Hacker News new | ask | show | jobs
by nelhage 4881 days ago
(I wrote MoSQL)

PostgreSQL scales surprisingly well for this purpose, and is much nicer for interactive queries than Hadoop/Hive. We use Impala[1] for some larger datasets, but Impala is comparatively new, and it's nice to have something as battle-tested as postgres here.

As for the "why do we need realtime?": In my mind the benefit of a near-realtime replica is not that you actually often need it, but that it means you never have to ask the question of "Was this snapshot refreshed recently enough?", and never end up having to wait several hours for an enormous dump/load operation, when you realize you did need newer data.

[1] http://blog.cloudera.com/blog/2012/10/cloudera-impala-real-t...

4 comments

Hey! Always cool when the author responds :)

I do agree that PostgreSQL would be nicer for interactive queries. Waiting for a M/R to spin off is a bit of a buzzkill.

With regards to your usecases, what sort of questions have you found yourself answering the most? Do you have analytics applications running off of this?

I agree with your points that PostgreSQL (or RDMS in general) is really good for certain type of reporting / analytics use cases while hadoop/hive is awesome for handling billions or rows + TBs of data.

How was your overall experience with impala ? Did you guys have a fairly new hive cluster to try it out or did you just spin up a new one since impala can only read certain file formats (i.e. no custom SerDe).

Also, for hive/hadoop datasets, is that more for just data exploration, while this PostgreSQL solution is for smaller datasets which return in a few seconds and would not perform well in hive due to the cost of setting up a mapreduce job ?

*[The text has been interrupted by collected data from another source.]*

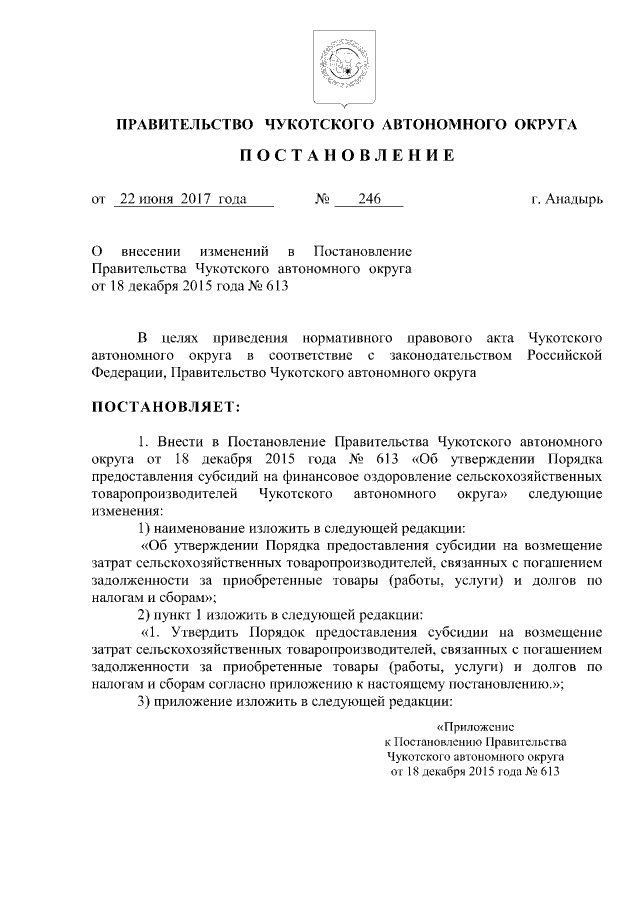 ПРАВИТЕЛЬСТВО ЧУКОТСКОГО АВТОНОМНОГО ОКРУГА

ПОСТАНОВЛЕНИЕ

от 22 июня 2017 года № 246 г. Анадырь

О внесении изменений в Постановление Правительства Чукотского автономного округа от 18 декабря 2015 года № 613

В целях приведения нормативного правового акта Чукотского автономного округа в соответствие с законодательством Российской Федерации, Правительство Чукотского автономного округа

ПОСТАНОВЛЯЕТ:

1. Внести в Постановление Правительства Чукотского автономного округа от 18 декабря 2015 года № 613 «Об утверждении Порядка предоставления субсидий на финансовое оздоровление сельскохозяйственных товаропроизводителей Чукотского автономного округа» следующие изменения:

1) наименование изложить в следующей редакции:

«Об утверждении Порядка предоставления субсидии на возмещение затрат сельскохозяйственных товаропроизводителей, связанных с погашением задолженности за приобретенные товары (работы, услуги) и долгов по налогам и сборам»;

2) пункт 1 изложить в следующей редакции:

«1. Утвердить Порядок предоставления субсидии на возмещение затрат сельскохозяйственных товаропроизводителей, связанных с погашением задолженности за приобретенные товары (работы, услуги) и долгов по налогам и сборам согласно приложению к настоящему постановлению.»;

3) приложение изложить в следующей редакции:

«Приложение
к Постановлению Правительства
Чукотского автономного округа
от 18 декабря 2015 года № 613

Nice work. I spent much time last year building a system that imported MongoDB data into Oracle, having to do everything to speed up bulk loading new data into Oracle (and archiving old data). Something like this would have worked much better, and I suspect it might not be that hard to make this tool work with Oracle.
Out of curiosity, did you guys consider running SQL on MongoDB using Postgres foreign tables? What were the pros and cons of that approach for your use-cases?

(In full disclosure, I wrote mongo_fdw for PostgreSQL.)

I actually prototyped our PostgreSQL solution using mongo_fdw (Incidentally, I throw together Debian packaging here, if you're interested: https://github.com/nelhage/mongo_fdw).

Our experience was that mongo_fdw doesn't (yet?) give postgres enough information and knobs to plan JOINs efficiently, which is one of the things we wanted. I got a decent amount of leverage out of using mongo_fdw and then cloning to native tables using SELECT INTO, though :)

That's neat. :) For mongo_fdw, we're expecting better join performance once we upgrade to PostgreSQL 9.2 FDW APIs and start collecting table statistics.

I'm sure there are other factors involved for MoSQL, but they are probably outside the scope of this post. I'd love chat about them offline.